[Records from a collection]
+-------+

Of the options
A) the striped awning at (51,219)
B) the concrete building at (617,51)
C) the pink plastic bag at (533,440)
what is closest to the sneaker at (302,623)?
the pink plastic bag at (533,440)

+-------+

### AIM
Write out the data above line by line, without changing anything.

### WORKED ANSWER
Of the options
A) the striped awning at (51,219)
B) the concrete building at (617,51)
C) the pink plastic bag at (533,440)
what is closest to the sneaker at (302,623)?
the pink plastic bag at (533,440)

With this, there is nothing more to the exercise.